### RECORDS SHOWN
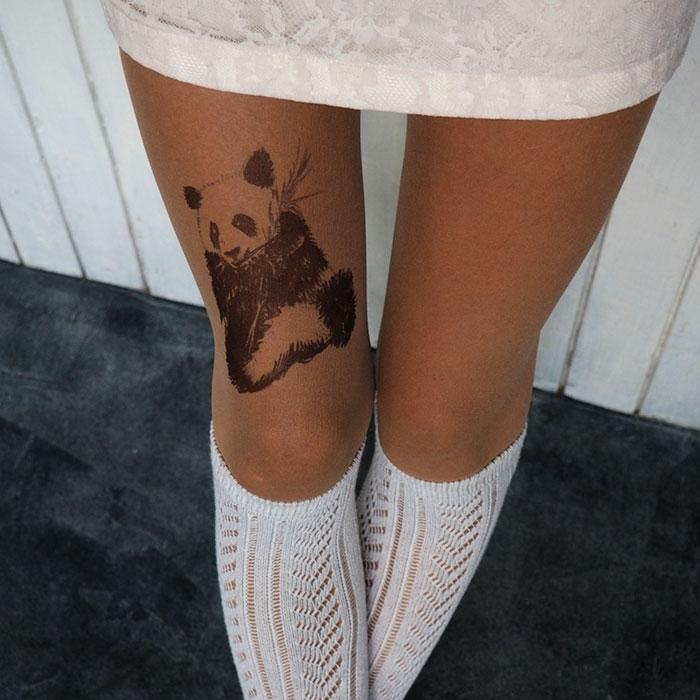 Реалистичные тату-колготки, создающие впечатление татуированных ног
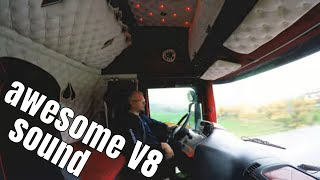 #35 Best Scania sound ever! Scania R500 with open pipe. Amazing V8 sound!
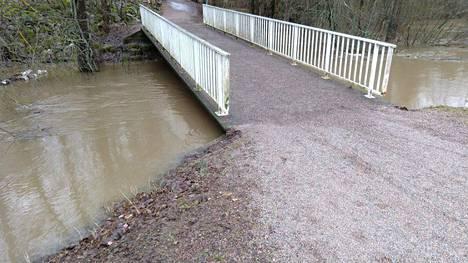 Vesi nousi melkein sillalle asti Korsossa maanantaina aamupäivällä.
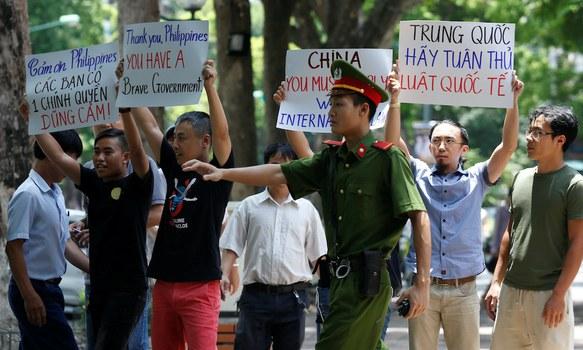 Hình minh họa. Công an ngăn chặn người biểu tình phản đối Trung Quốc ở Hà Nội hôm 17/7/2016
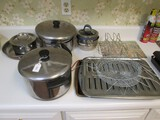 Lot - Pots/Pans, Sauce Pans, Baking Trays, Etc.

### ASSIGNMENT
Reproduce the whole listing above word for word, dropping each image.

### RESPONSE
 Реалистичные тату-колготки, создающие впечатление татуированных ног
 #35 Best Scania sound ever! Scania R500 with open pipe. Amazing V8 sound!
 Vesi nousi melkein sillalle asti Korsossa maanantaina aamupäivällä.
 Hình minh họa. Công an ngăn chặn người biểu tình phản đối Trung Quốc ở Hà Nội hôm 17/7/2016
 Lot - Pots/Pans, Sauce Pans, Baking Trays, Etc.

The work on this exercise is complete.